Fiori Musicali #17 Toccata cromatica per l'Elevazione by G. Frescobaldi

EBF♯C♯G♯
CGDAEBF♯C♯G♯
E♭B♭FCGDAEBF♯C♯
E♭B♭FCGDAE
B♭FC

Within the research for this website, this piece was among the first attempted in just intonation; chosen because of the term cromatica. Would chromatic music sound good in just intonation?

The piece has 12 different note names in the score. Ordered by fifths: E♭, B♭, F, C, G, D, A, E, B, F♯, C♯, G♯. So it contains E♭ and not D♯ etc. These 12 are exactly the tones in the 12 tone mean tone tuning:

(12 tone meantone tuning)

As you may know, this tuning has a wolf fifth: the interval that connects the final G♯ back to the initial E♭. When we change E♭ enharmonically to D♯, the interval becomes a pure fifth in name: G♯-D♯. But the pitch ratio is quite different from the ideal value of 3/2 (= 1.5), namely 1.5359965928, which is 743.01 cents, or almost half a semitone too wide.
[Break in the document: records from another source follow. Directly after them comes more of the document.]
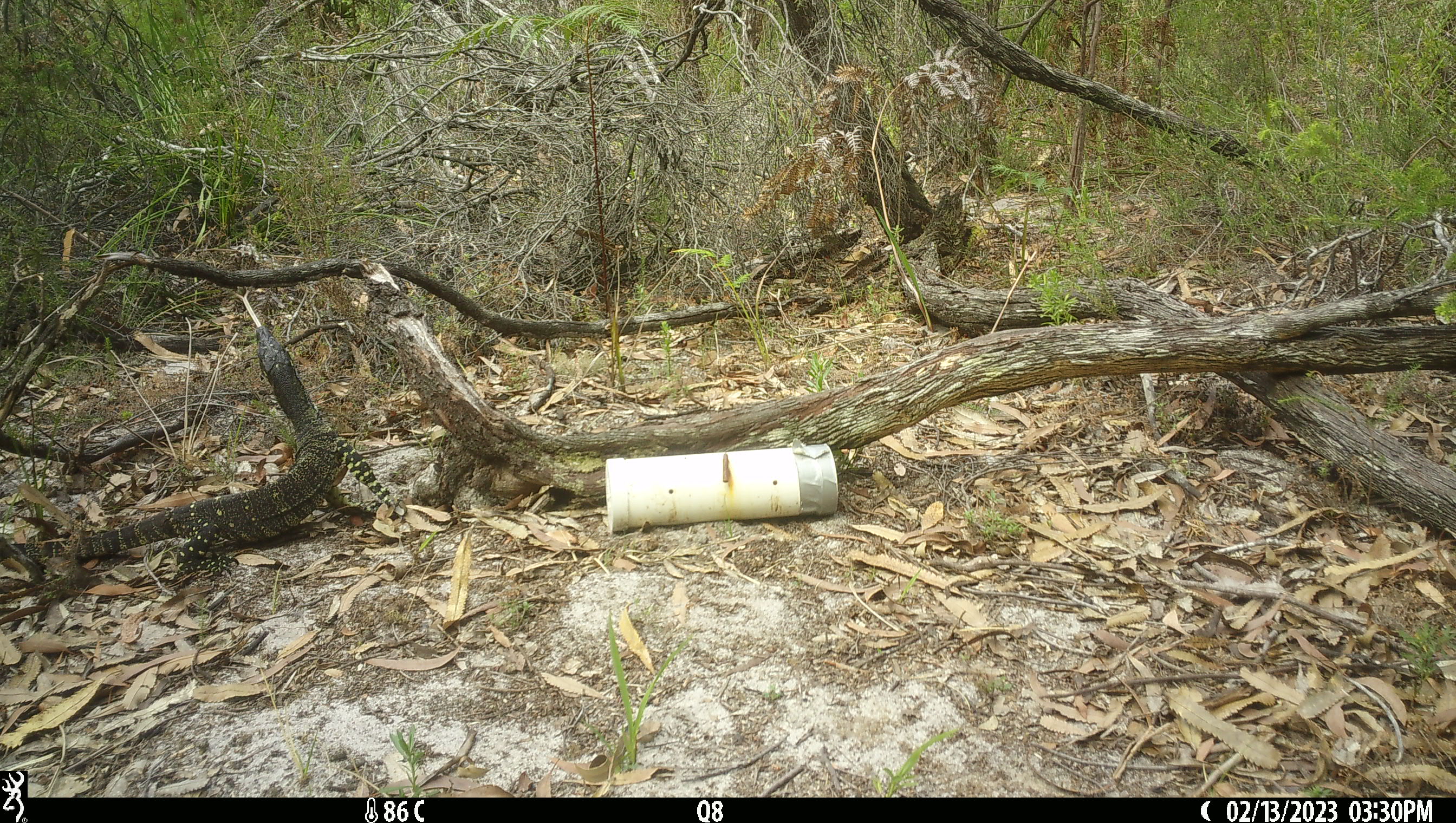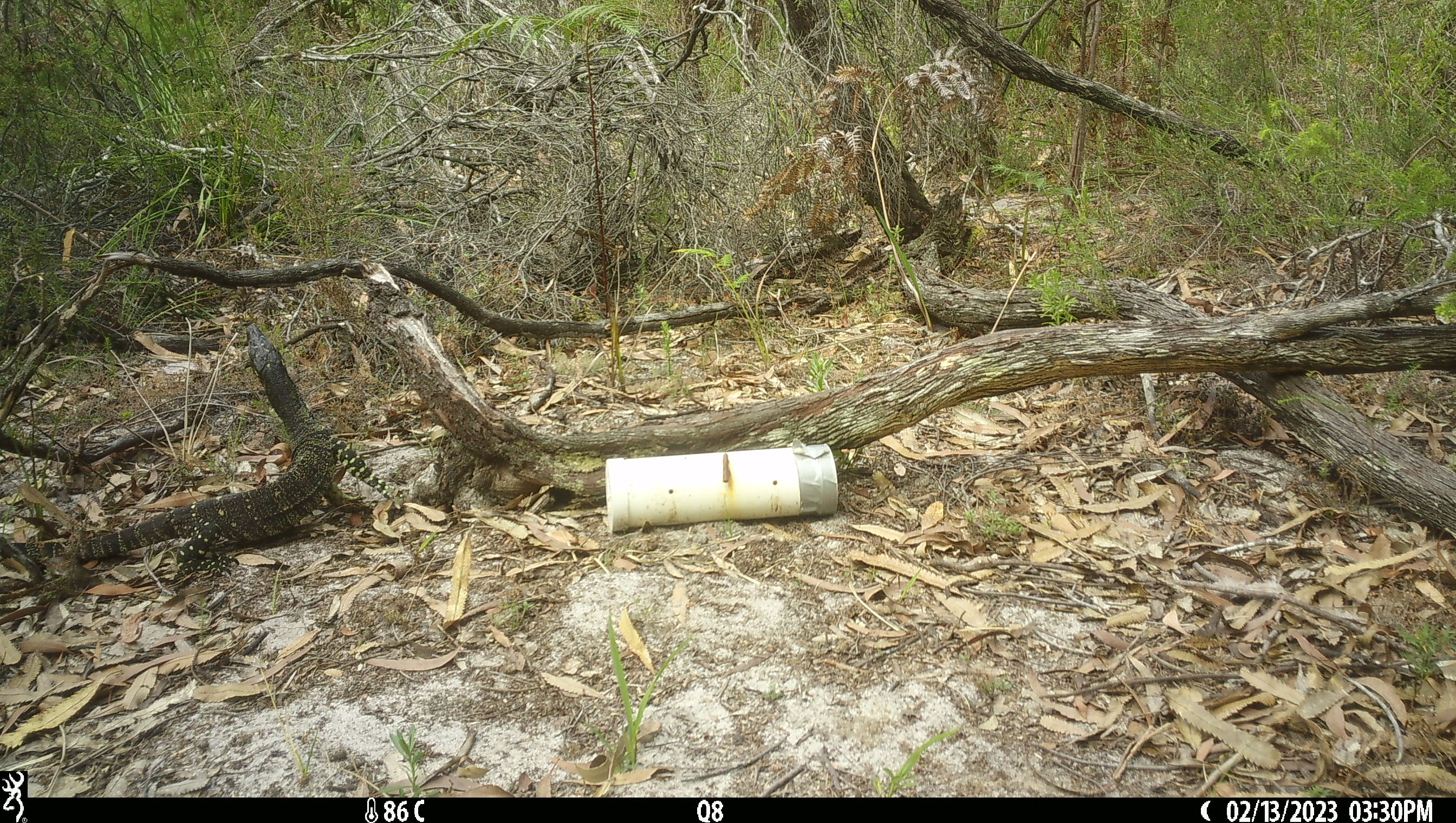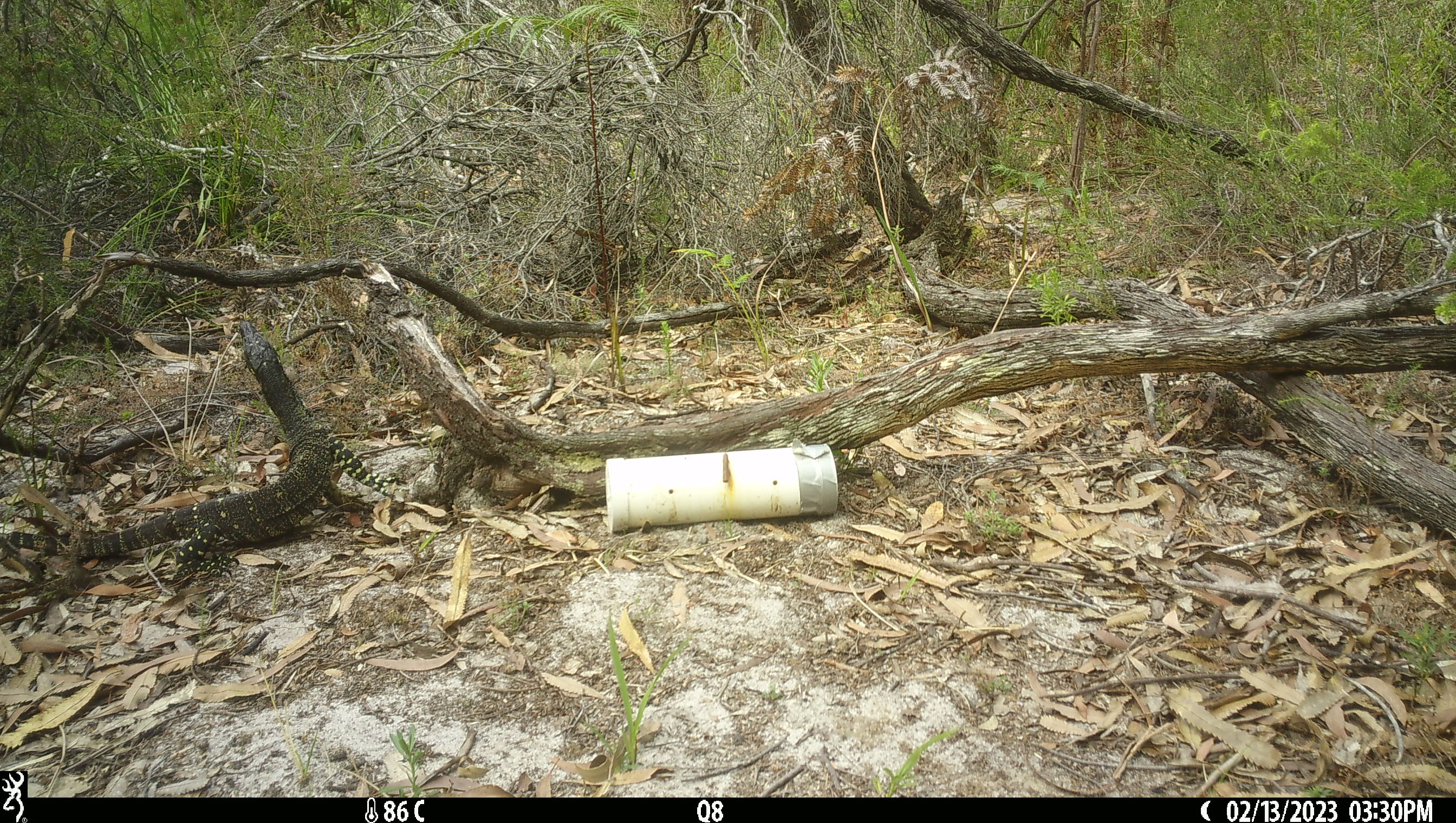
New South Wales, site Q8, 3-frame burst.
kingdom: Animalia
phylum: Chordata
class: Reptilia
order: Squamata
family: Varanidae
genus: Varanus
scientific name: Varanus varius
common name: lace monitor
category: goanna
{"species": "goanna (lace monitor) (Varanus varius)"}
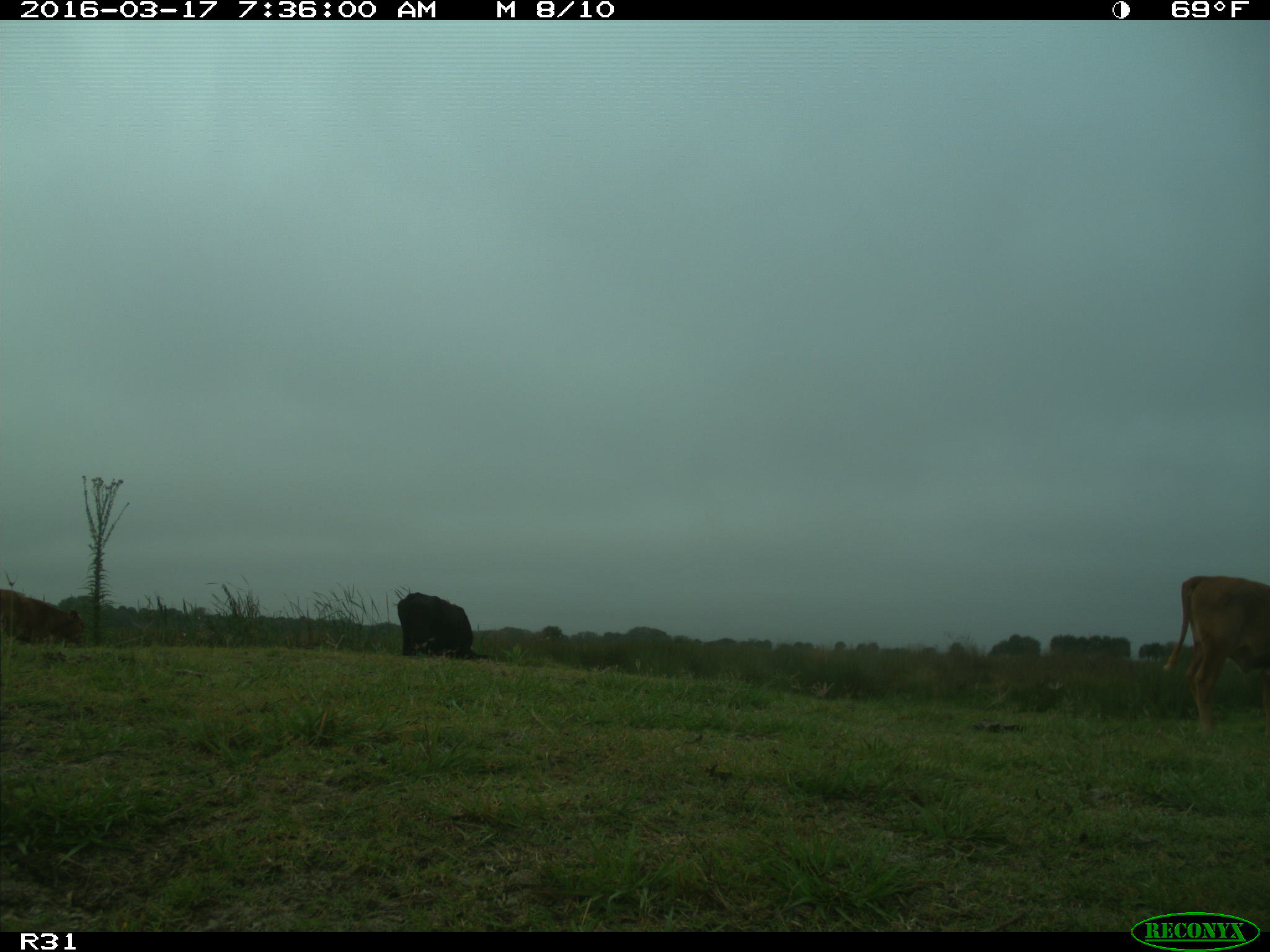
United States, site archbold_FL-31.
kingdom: Animalia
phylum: Chordata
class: Mammalia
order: Artiodactyla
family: Bovidae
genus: Bos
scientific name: Bos taurus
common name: domestic cow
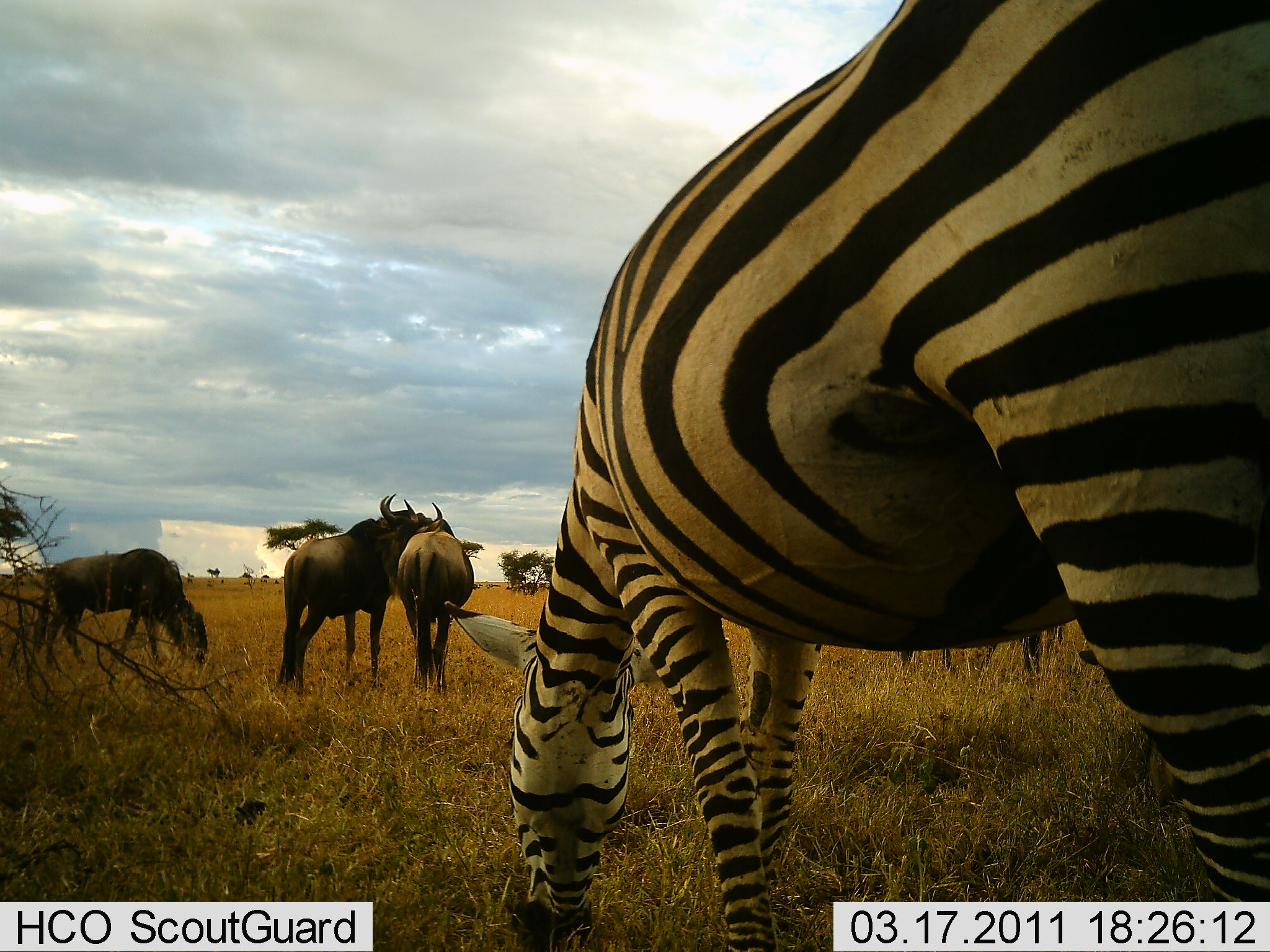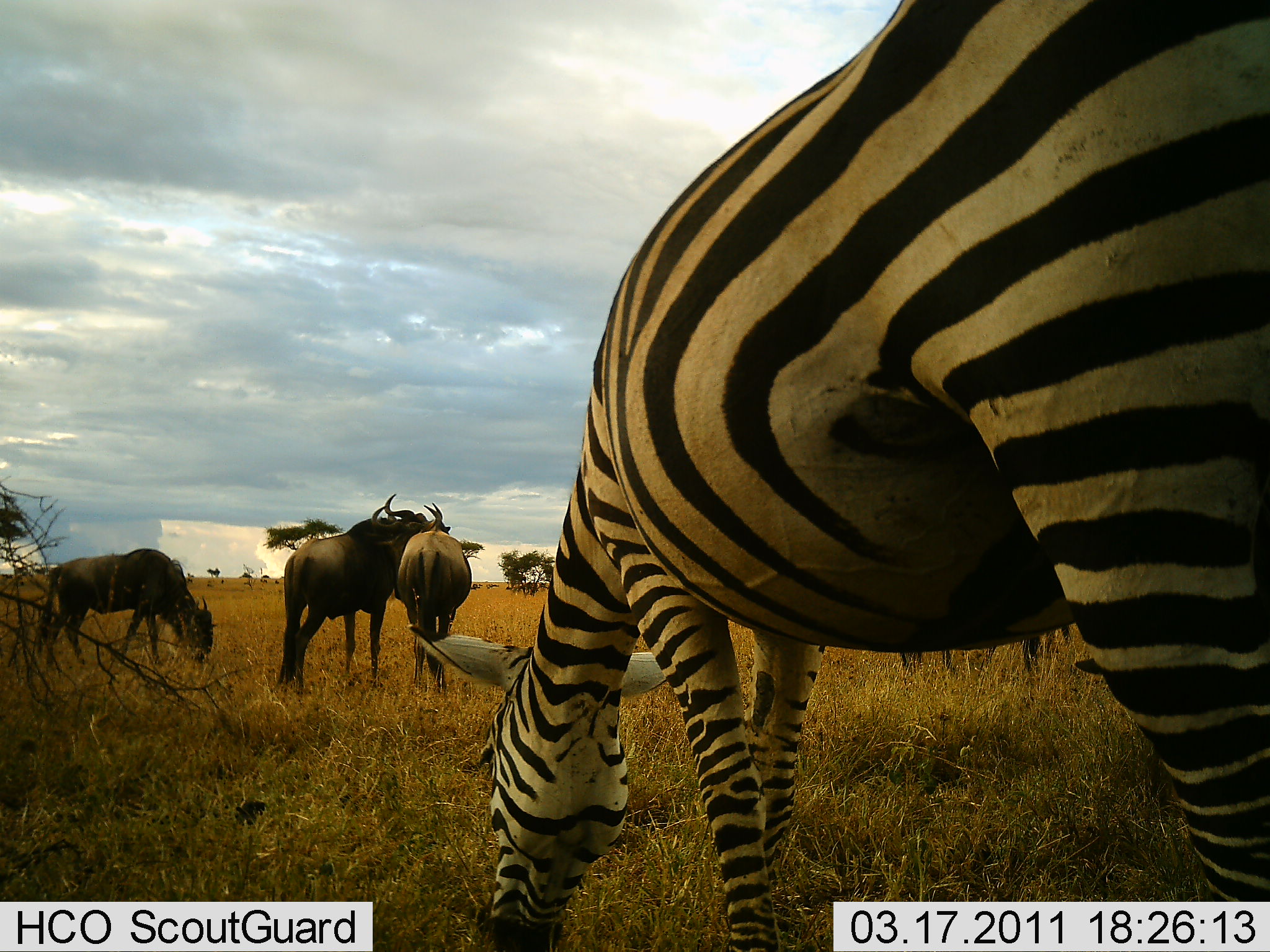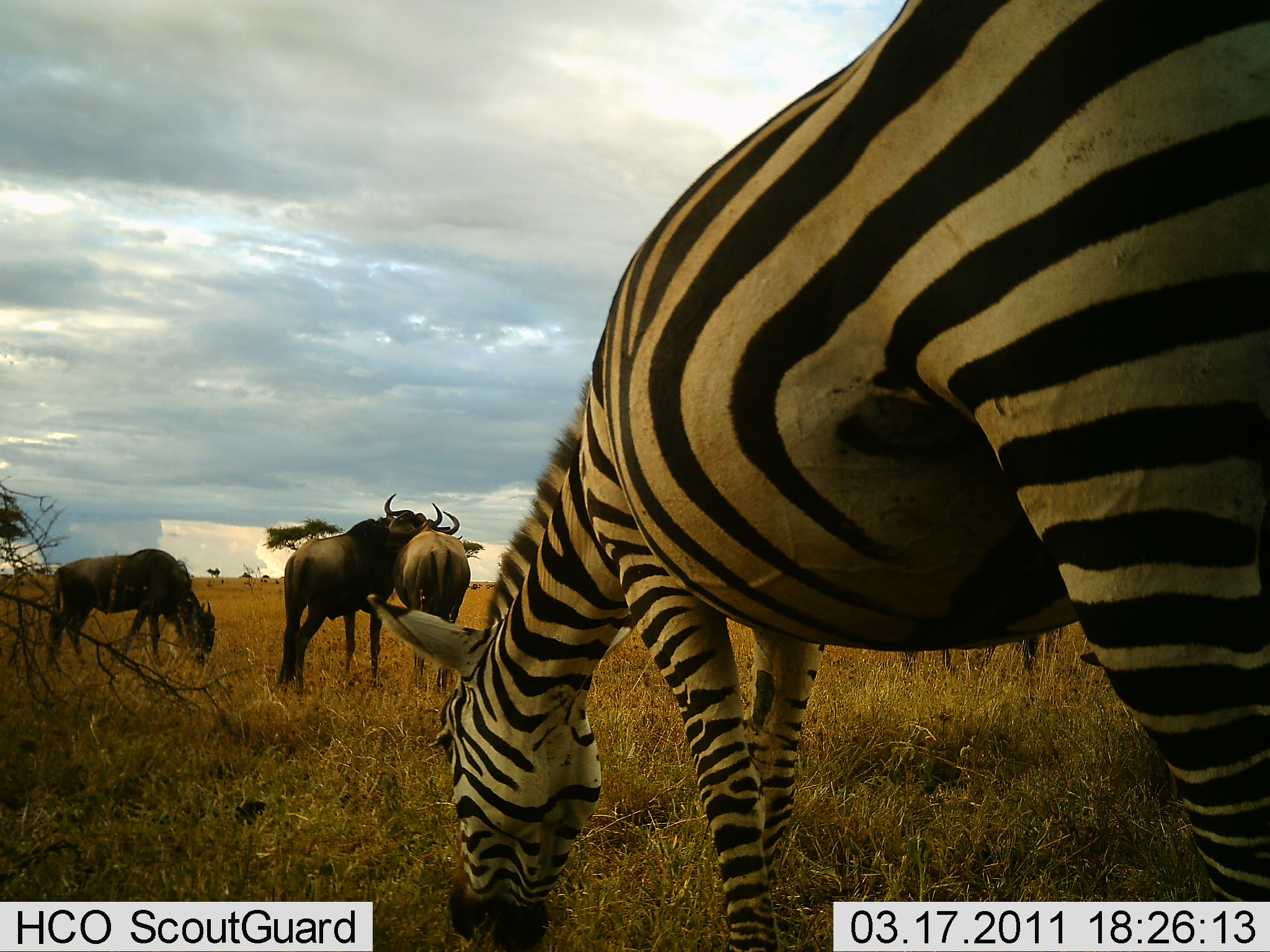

So Frescobaldi only writes the notes that are part of the 12 tone meantone tuning. He also avoids writing the wolf fifth. But he does write harmonic diminished fourths (C♯-F, B-E♭ and G♯-C). On an ordinary keyboard, they can easily be mistaken for major thirds (D♭-F, B-D♯ and A♭-C). But their pitch ratios are quite different: 32/25. Because that is so near the simple ratio 9/7, diminished fourths are almost consonant in their own right. And tempered just intonation makes that even a tiny bit better. Here is a major third B-D♯ followed by a diminished fourth B-E♭:

(tempered just intonation)

Anyway, have you ever wondered how a wolf fifth would actually sound? They pop up when we transpose the score to a key for which 12 tone meantone tuning is not suitable, for instance a semitone up:

(12 tone meantone tuning a semitone up)

In actual music practice such a transposition would never be made in this tuning on a 12 tone keyboard, because so many intervals then sound bad.